Introduction
Remember when the UK was the cool kid in fintech? Back in 2008, we pioneered instant bank transfers while everyone else was still writing cheques. Fast forward to today, and countries like Brazil and Sweden are eating our lunch with sleeker, faster payment systems. Sarah Breeden, the Bank of England’s deputy governor for financial stability, just issued a wake-up call: if we don’t pick up the pace on digital innovation, we’ll be watching from the sidelines whilst others build the future of money. Here’s what’s at stake — and why the Bank is finally changing its tune on stablecoins.
The UK’s Payment System Problem: We’re No Longer Leading
Breeden didn’t mince words at Monday’s Payments Regulation and Innovation Summit. Whilst the UK was patting itself on the back for introducing 24-hour transfers nearly two decades ago, the rest of the world kept building.
What We’re Missing
Sweden’s Swish and Brazil’s Pix now offer features British consumers can only dream about: seamless mobile payments, instant retailer transfers, and zero friction between banks. Meanwhile, UK payment rails feel increasingly outdated.
The innovation frontier didn’t stop in 2008 — we just acted like it did.

The Multi-Money Future: Digital Pounds, Stablecoins, and Everything In Between
Breeden outlined an ambitious vision where consumers pick between traditional bank deposits, tokenised deposits, regulated stablecoins, and potentially a digital pound. Think of it as the financial equivalent of choosing between Spotify, Apple Music, or vinyl — different formats, same money.
Where’s the Digital Pound?
The Bank and Treasury are currently in the “design phase” for a central bank digital currency (CBDC). A progress report is expected later this year, though don’t hold your breath for launch dates. These things move slower than government IT projects.
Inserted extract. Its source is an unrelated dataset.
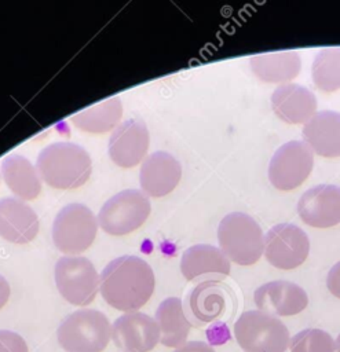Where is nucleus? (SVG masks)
I'll use <instances>...</instances> for the list:
<instances>
[{"instance_id": "obj_1", "label": "nucleus", "mask_w": 340, "mask_h": 352, "mask_svg": "<svg viewBox=\"0 0 340 352\" xmlns=\"http://www.w3.org/2000/svg\"><path fill=\"white\" fill-rule=\"evenodd\" d=\"M103 300L114 309L136 312L151 297L156 286L154 272L138 256H121L111 260L99 275Z\"/></svg>"}, {"instance_id": "obj_2", "label": "nucleus", "mask_w": 340, "mask_h": 352, "mask_svg": "<svg viewBox=\"0 0 340 352\" xmlns=\"http://www.w3.org/2000/svg\"><path fill=\"white\" fill-rule=\"evenodd\" d=\"M36 169L48 186L72 190L89 179L92 162L84 147L72 142H54L39 153Z\"/></svg>"}, {"instance_id": "obj_3", "label": "nucleus", "mask_w": 340, "mask_h": 352, "mask_svg": "<svg viewBox=\"0 0 340 352\" xmlns=\"http://www.w3.org/2000/svg\"><path fill=\"white\" fill-rule=\"evenodd\" d=\"M220 250L240 265L255 264L264 250V236L256 220L242 212L226 214L217 227Z\"/></svg>"}, {"instance_id": "obj_4", "label": "nucleus", "mask_w": 340, "mask_h": 352, "mask_svg": "<svg viewBox=\"0 0 340 352\" xmlns=\"http://www.w3.org/2000/svg\"><path fill=\"white\" fill-rule=\"evenodd\" d=\"M56 337L66 352H102L110 341L111 324L98 309H77L62 320Z\"/></svg>"}, {"instance_id": "obj_5", "label": "nucleus", "mask_w": 340, "mask_h": 352, "mask_svg": "<svg viewBox=\"0 0 340 352\" xmlns=\"http://www.w3.org/2000/svg\"><path fill=\"white\" fill-rule=\"evenodd\" d=\"M234 336L245 352H285L289 344L288 327L263 311H245L234 323Z\"/></svg>"}, {"instance_id": "obj_6", "label": "nucleus", "mask_w": 340, "mask_h": 352, "mask_svg": "<svg viewBox=\"0 0 340 352\" xmlns=\"http://www.w3.org/2000/svg\"><path fill=\"white\" fill-rule=\"evenodd\" d=\"M98 232V217L78 202L65 205L52 223V242L66 254H78L87 250Z\"/></svg>"}, {"instance_id": "obj_7", "label": "nucleus", "mask_w": 340, "mask_h": 352, "mask_svg": "<svg viewBox=\"0 0 340 352\" xmlns=\"http://www.w3.org/2000/svg\"><path fill=\"white\" fill-rule=\"evenodd\" d=\"M150 198L136 188L123 190L109 198L98 213V224L109 235H127L150 216Z\"/></svg>"}, {"instance_id": "obj_8", "label": "nucleus", "mask_w": 340, "mask_h": 352, "mask_svg": "<svg viewBox=\"0 0 340 352\" xmlns=\"http://www.w3.org/2000/svg\"><path fill=\"white\" fill-rule=\"evenodd\" d=\"M54 276L58 292L73 305H88L98 294L100 278L95 265L87 257H61L55 264Z\"/></svg>"}, {"instance_id": "obj_9", "label": "nucleus", "mask_w": 340, "mask_h": 352, "mask_svg": "<svg viewBox=\"0 0 340 352\" xmlns=\"http://www.w3.org/2000/svg\"><path fill=\"white\" fill-rule=\"evenodd\" d=\"M312 165V150L304 142L290 140L282 144L270 160V183L281 191L293 190L308 177Z\"/></svg>"}, {"instance_id": "obj_10", "label": "nucleus", "mask_w": 340, "mask_h": 352, "mask_svg": "<svg viewBox=\"0 0 340 352\" xmlns=\"http://www.w3.org/2000/svg\"><path fill=\"white\" fill-rule=\"evenodd\" d=\"M310 252L307 234L297 226L281 223L271 227L264 236V256L279 270H293L301 265Z\"/></svg>"}, {"instance_id": "obj_11", "label": "nucleus", "mask_w": 340, "mask_h": 352, "mask_svg": "<svg viewBox=\"0 0 340 352\" xmlns=\"http://www.w3.org/2000/svg\"><path fill=\"white\" fill-rule=\"evenodd\" d=\"M150 133L146 124L138 118L120 122L109 139V157L120 168H134L146 155Z\"/></svg>"}, {"instance_id": "obj_12", "label": "nucleus", "mask_w": 340, "mask_h": 352, "mask_svg": "<svg viewBox=\"0 0 340 352\" xmlns=\"http://www.w3.org/2000/svg\"><path fill=\"white\" fill-rule=\"evenodd\" d=\"M111 338L124 352H150L161 340V333L156 319L136 311L114 320Z\"/></svg>"}, {"instance_id": "obj_13", "label": "nucleus", "mask_w": 340, "mask_h": 352, "mask_svg": "<svg viewBox=\"0 0 340 352\" xmlns=\"http://www.w3.org/2000/svg\"><path fill=\"white\" fill-rule=\"evenodd\" d=\"M300 219L315 228H329L340 223V187L318 184L308 188L297 202Z\"/></svg>"}, {"instance_id": "obj_14", "label": "nucleus", "mask_w": 340, "mask_h": 352, "mask_svg": "<svg viewBox=\"0 0 340 352\" xmlns=\"http://www.w3.org/2000/svg\"><path fill=\"white\" fill-rule=\"evenodd\" d=\"M253 300L259 311L273 316H292L308 305V296L299 285L289 280H273L255 290Z\"/></svg>"}, {"instance_id": "obj_15", "label": "nucleus", "mask_w": 340, "mask_h": 352, "mask_svg": "<svg viewBox=\"0 0 340 352\" xmlns=\"http://www.w3.org/2000/svg\"><path fill=\"white\" fill-rule=\"evenodd\" d=\"M182 177L180 162L167 151H154L140 166V190L147 197L160 198L175 190Z\"/></svg>"}, {"instance_id": "obj_16", "label": "nucleus", "mask_w": 340, "mask_h": 352, "mask_svg": "<svg viewBox=\"0 0 340 352\" xmlns=\"http://www.w3.org/2000/svg\"><path fill=\"white\" fill-rule=\"evenodd\" d=\"M180 271L187 280H219L230 274V260L220 248L200 243L187 248L180 258Z\"/></svg>"}, {"instance_id": "obj_17", "label": "nucleus", "mask_w": 340, "mask_h": 352, "mask_svg": "<svg viewBox=\"0 0 340 352\" xmlns=\"http://www.w3.org/2000/svg\"><path fill=\"white\" fill-rule=\"evenodd\" d=\"M40 221L25 201L14 197L0 199V236L11 243L23 245L33 241Z\"/></svg>"}, {"instance_id": "obj_18", "label": "nucleus", "mask_w": 340, "mask_h": 352, "mask_svg": "<svg viewBox=\"0 0 340 352\" xmlns=\"http://www.w3.org/2000/svg\"><path fill=\"white\" fill-rule=\"evenodd\" d=\"M271 107L275 116L288 124H306L315 114L317 99L308 88L286 82L271 94Z\"/></svg>"}, {"instance_id": "obj_19", "label": "nucleus", "mask_w": 340, "mask_h": 352, "mask_svg": "<svg viewBox=\"0 0 340 352\" xmlns=\"http://www.w3.org/2000/svg\"><path fill=\"white\" fill-rule=\"evenodd\" d=\"M303 139L312 153L321 157H340V113H315L303 126Z\"/></svg>"}, {"instance_id": "obj_20", "label": "nucleus", "mask_w": 340, "mask_h": 352, "mask_svg": "<svg viewBox=\"0 0 340 352\" xmlns=\"http://www.w3.org/2000/svg\"><path fill=\"white\" fill-rule=\"evenodd\" d=\"M1 176L7 187L22 201H32L41 192V177L36 166L19 154H11L3 160Z\"/></svg>"}, {"instance_id": "obj_21", "label": "nucleus", "mask_w": 340, "mask_h": 352, "mask_svg": "<svg viewBox=\"0 0 340 352\" xmlns=\"http://www.w3.org/2000/svg\"><path fill=\"white\" fill-rule=\"evenodd\" d=\"M251 69L264 82L286 84L300 73L301 59L296 51L260 54L251 58Z\"/></svg>"}, {"instance_id": "obj_22", "label": "nucleus", "mask_w": 340, "mask_h": 352, "mask_svg": "<svg viewBox=\"0 0 340 352\" xmlns=\"http://www.w3.org/2000/svg\"><path fill=\"white\" fill-rule=\"evenodd\" d=\"M156 322L160 327V342L162 345L168 348H179L186 344L191 323L184 315L180 298H165L156 311Z\"/></svg>"}, {"instance_id": "obj_23", "label": "nucleus", "mask_w": 340, "mask_h": 352, "mask_svg": "<svg viewBox=\"0 0 340 352\" xmlns=\"http://www.w3.org/2000/svg\"><path fill=\"white\" fill-rule=\"evenodd\" d=\"M226 292L215 280H202L189 296V309L198 323H211L226 311Z\"/></svg>"}, {"instance_id": "obj_24", "label": "nucleus", "mask_w": 340, "mask_h": 352, "mask_svg": "<svg viewBox=\"0 0 340 352\" xmlns=\"http://www.w3.org/2000/svg\"><path fill=\"white\" fill-rule=\"evenodd\" d=\"M121 116L123 103L118 96H114L74 114L72 122L88 133H105L120 124Z\"/></svg>"}, {"instance_id": "obj_25", "label": "nucleus", "mask_w": 340, "mask_h": 352, "mask_svg": "<svg viewBox=\"0 0 340 352\" xmlns=\"http://www.w3.org/2000/svg\"><path fill=\"white\" fill-rule=\"evenodd\" d=\"M311 77L314 85L330 94L340 88V47H330L321 50L311 66Z\"/></svg>"}, {"instance_id": "obj_26", "label": "nucleus", "mask_w": 340, "mask_h": 352, "mask_svg": "<svg viewBox=\"0 0 340 352\" xmlns=\"http://www.w3.org/2000/svg\"><path fill=\"white\" fill-rule=\"evenodd\" d=\"M290 352H334L336 342L321 329H306L292 337Z\"/></svg>"}, {"instance_id": "obj_27", "label": "nucleus", "mask_w": 340, "mask_h": 352, "mask_svg": "<svg viewBox=\"0 0 340 352\" xmlns=\"http://www.w3.org/2000/svg\"><path fill=\"white\" fill-rule=\"evenodd\" d=\"M0 352H29L23 337L11 330H0Z\"/></svg>"}, {"instance_id": "obj_28", "label": "nucleus", "mask_w": 340, "mask_h": 352, "mask_svg": "<svg viewBox=\"0 0 340 352\" xmlns=\"http://www.w3.org/2000/svg\"><path fill=\"white\" fill-rule=\"evenodd\" d=\"M326 286L334 297L340 298V261L329 270L326 276Z\"/></svg>"}, {"instance_id": "obj_29", "label": "nucleus", "mask_w": 340, "mask_h": 352, "mask_svg": "<svg viewBox=\"0 0 340 352\" xmlns=\"http://www.w3.org/2000/svg\"><path fill=\"white\" fill-rule=\"evenodd\" d=\"M173 352H215V349L202 341H190L176 348Z\"/></svg>"}, {"instance_id": "obj_30", "label": "nucleus", "mask_w": 340, "mask_h": 352, "mask_svg": "<svg viewBox=\"0 0 340 352\" xmlns=\"http://www.w3.org/2000/svg\"><path fill=\"white\" fill-rule=\"evenodd\" d=\"M10 293H11V289H10L8 280L3 275H0V309L7 304L10 298Z\"/></svg>"}, {"instance_id": "obj_31", "label": "nucleus", "mask_w": 340, "mask_h": 352, "mask_svg": "<svg viewBox=\"0 0 340 352\" xmlns=\"http://www.w3.org/2000/svg\"><path fill=\"white\" fill-rule=\"evenodd\" d=\"M336 349H337V352H340V334L336 338Z\"/></svg>"}]
</instances>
The Great Stablecoin U-Turn: From “Dinosaur” to Watershed Moment
Governor Andrew Bailey previously told Parliament he’d need “a lot of convincing” on stablecoins and openly questioned whether we needed “a new form of money” at all. The fintech industry wasn’t impressed.
Political Pressure Works
After Reform Party’s Nigel Farage branded Bailey a “dinosaur” and industry groups warned the Bank risked “killing” London’s stablecoin ambitions, something shifted. In October, Bailey penned a Financial Times op-ed admitting it would be “wrong to be against stablecoins as a matter of principle.”
Translation: we’re listening now.
November’s Game-Changer
The Bank’s November consultation paper introduced a crucial safety net: if a stablecoin issuer faces market panic but remains fundamentally sound, the Bank can provide emergency cash liquidity. This backstop ensures stablecoins can maintain their 1:1 peg to the pound without collapsing during crises.
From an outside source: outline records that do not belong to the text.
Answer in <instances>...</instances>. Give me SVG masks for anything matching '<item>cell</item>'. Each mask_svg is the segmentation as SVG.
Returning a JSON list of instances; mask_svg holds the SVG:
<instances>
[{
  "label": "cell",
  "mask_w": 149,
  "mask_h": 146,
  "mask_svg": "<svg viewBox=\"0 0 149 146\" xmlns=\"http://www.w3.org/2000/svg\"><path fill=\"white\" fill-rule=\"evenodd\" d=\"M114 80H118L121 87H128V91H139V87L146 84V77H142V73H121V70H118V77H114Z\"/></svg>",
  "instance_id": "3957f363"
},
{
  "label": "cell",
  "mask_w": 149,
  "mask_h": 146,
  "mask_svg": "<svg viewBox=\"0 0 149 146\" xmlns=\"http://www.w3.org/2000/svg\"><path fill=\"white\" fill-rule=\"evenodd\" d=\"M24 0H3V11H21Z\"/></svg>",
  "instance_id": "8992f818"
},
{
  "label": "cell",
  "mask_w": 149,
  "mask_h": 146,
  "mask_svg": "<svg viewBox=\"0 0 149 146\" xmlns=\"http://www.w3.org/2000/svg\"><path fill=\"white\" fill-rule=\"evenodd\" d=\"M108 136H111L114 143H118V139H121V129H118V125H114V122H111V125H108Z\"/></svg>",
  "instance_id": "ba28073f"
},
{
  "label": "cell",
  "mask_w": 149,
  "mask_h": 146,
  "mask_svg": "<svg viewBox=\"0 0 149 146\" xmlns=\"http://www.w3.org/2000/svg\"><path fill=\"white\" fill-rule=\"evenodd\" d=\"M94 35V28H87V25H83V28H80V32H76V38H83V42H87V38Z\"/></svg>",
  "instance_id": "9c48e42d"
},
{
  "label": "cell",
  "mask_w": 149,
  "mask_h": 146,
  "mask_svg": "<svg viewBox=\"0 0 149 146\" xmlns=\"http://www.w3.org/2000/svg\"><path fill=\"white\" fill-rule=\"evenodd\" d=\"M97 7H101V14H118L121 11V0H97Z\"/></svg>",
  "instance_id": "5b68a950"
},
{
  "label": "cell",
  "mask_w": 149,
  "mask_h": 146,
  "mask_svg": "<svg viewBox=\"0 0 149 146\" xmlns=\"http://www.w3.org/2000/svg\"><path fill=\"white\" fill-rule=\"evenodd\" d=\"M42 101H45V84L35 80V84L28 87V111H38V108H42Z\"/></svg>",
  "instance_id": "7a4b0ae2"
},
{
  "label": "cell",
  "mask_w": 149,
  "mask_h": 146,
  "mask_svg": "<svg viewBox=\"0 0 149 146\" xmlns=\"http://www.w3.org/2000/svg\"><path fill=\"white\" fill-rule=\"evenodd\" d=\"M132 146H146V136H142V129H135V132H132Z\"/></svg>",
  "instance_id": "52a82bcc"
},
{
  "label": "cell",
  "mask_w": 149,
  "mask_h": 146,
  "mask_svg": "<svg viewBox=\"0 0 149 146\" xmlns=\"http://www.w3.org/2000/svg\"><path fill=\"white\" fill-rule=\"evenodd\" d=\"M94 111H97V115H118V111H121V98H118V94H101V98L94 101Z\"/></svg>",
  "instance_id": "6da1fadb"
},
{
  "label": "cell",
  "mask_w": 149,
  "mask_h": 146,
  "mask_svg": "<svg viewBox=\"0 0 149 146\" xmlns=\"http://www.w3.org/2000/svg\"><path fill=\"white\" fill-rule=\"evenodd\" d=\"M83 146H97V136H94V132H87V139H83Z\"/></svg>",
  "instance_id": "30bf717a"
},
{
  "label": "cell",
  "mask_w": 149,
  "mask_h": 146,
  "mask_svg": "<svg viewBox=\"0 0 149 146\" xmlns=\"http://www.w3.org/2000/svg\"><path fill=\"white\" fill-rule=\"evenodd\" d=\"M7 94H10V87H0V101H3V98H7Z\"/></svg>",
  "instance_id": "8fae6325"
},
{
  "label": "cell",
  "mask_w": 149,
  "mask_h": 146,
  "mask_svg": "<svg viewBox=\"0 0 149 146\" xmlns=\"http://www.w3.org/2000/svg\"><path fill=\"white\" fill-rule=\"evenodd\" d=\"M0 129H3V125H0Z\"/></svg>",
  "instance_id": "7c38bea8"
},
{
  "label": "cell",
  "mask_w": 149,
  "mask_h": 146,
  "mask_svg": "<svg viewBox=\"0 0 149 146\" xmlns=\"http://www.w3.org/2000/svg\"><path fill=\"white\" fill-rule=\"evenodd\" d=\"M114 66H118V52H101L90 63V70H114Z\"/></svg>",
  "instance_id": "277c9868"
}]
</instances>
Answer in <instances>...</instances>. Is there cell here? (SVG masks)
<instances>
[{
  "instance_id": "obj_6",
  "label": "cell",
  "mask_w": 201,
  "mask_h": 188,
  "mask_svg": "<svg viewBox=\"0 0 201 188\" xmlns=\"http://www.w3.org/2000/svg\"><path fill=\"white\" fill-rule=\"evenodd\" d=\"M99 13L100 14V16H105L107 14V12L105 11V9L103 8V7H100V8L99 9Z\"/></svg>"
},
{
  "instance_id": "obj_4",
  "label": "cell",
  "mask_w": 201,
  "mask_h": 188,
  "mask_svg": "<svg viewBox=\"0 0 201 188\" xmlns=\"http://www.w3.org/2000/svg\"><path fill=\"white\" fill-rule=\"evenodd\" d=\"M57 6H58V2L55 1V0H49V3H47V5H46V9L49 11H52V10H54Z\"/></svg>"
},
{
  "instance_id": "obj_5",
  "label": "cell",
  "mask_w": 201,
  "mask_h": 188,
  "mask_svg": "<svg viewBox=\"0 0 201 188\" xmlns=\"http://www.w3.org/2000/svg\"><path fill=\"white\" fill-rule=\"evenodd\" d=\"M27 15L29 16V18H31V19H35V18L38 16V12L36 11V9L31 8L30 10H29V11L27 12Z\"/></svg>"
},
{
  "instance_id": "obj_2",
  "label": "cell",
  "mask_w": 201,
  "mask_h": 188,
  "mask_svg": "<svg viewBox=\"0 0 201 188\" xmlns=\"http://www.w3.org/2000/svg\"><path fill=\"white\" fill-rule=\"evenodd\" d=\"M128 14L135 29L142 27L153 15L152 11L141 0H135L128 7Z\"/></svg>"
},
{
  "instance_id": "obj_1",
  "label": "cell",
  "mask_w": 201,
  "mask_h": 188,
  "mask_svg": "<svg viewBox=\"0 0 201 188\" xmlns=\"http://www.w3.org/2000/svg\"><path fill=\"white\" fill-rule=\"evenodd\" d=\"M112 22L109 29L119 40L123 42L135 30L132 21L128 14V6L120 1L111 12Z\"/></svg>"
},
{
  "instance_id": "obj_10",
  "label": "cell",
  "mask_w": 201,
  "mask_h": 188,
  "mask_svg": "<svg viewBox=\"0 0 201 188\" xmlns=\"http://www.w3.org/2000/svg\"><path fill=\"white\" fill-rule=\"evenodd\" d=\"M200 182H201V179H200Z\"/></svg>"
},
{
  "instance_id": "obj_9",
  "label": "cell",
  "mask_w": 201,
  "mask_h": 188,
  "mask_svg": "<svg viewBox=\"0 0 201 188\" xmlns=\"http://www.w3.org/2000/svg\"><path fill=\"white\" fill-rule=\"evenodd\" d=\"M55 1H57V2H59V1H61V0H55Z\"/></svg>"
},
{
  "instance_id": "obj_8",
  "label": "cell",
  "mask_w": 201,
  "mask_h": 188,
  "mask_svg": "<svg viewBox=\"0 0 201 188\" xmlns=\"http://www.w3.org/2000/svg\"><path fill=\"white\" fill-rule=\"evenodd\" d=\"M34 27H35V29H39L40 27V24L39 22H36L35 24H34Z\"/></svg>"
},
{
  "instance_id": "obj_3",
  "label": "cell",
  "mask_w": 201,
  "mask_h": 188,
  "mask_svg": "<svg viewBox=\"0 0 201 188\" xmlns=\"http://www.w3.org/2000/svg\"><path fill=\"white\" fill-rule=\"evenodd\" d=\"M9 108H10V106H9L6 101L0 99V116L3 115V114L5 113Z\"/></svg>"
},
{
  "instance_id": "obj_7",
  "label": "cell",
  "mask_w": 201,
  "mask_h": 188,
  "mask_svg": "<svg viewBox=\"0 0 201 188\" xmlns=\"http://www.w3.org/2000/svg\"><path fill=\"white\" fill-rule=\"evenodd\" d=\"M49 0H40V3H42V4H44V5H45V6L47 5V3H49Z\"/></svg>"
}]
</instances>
Industry body Innovate Finance, which had previously slammed the Bank’s “prescriptive” approach, hailed it as a “watershed” moment. The global stablecoin market is worth over $200 billion — the UK finally wants a piece.

What This Means for UK Fintech
The message is clear: adapt or get left behind. With competitors racing ahead on payment innovation and digital assets, the Bank of England is pivoting from cautious sceptic to reluctant enabler.
Whether it’s fast enough remains to be seen. Brazil didn’t wait for permission to build Pix. Sweden didn’t form endless committees before launching Swish. The UK’s challenge isn’t just regulatory reform — it’s urgency.
The bottom line? Innovation waits for no central bank. If the UK wants to reclaim its fintech crown, talking about multi-money futures won’t cut it. We need infrastructure that actually works.
FAQ
Q1: Is the UK really behind on digital payments?
A: Yes. Whilst we pioneered instant transfers in 2008, countries like Brazil and Sweden now offer superior mobile-first systems with features unavailable in the UK. Our infrastructure hasn’t kept pace with global innovation.
Q2: What’s a digital pound and when will it launch?
A: A digital pound would be a central bank digital currency (CBDC) — essentially electronic cash issued by the Bank of England. It’s currently in the design phase with no confirmed launch date, though a progress report is expected this year.
Q3: Why did the Bank of England change its mind on stablecoins?
A: Political pressure from figures like Nigel Farage, industry warnings about losing London’s competitive edge, and the realisation that the $200bn+ global stablecoin market isn’t going away forced a policy rethink.
Q4: How do stablecoin liquidity backstops work?
A: If a stablecoin issuer is financially sound but faces temporary market panic preventing asset sales, the Bank can provide emergency cash loans. This prevents panic-driven collapses whilst maintaining the coin’s 1:1 value peg.
Q5: What payment features do Sweden and Brazil have that the UK doesn’t?
A: Systems like Swish (Sweden) and Pix (Brazil) offer instant mobile-to-mobile transfers, direct retailer payments, and seamless interbank functionality that works across all banks and platforms — something UK payment rails don’t fully support.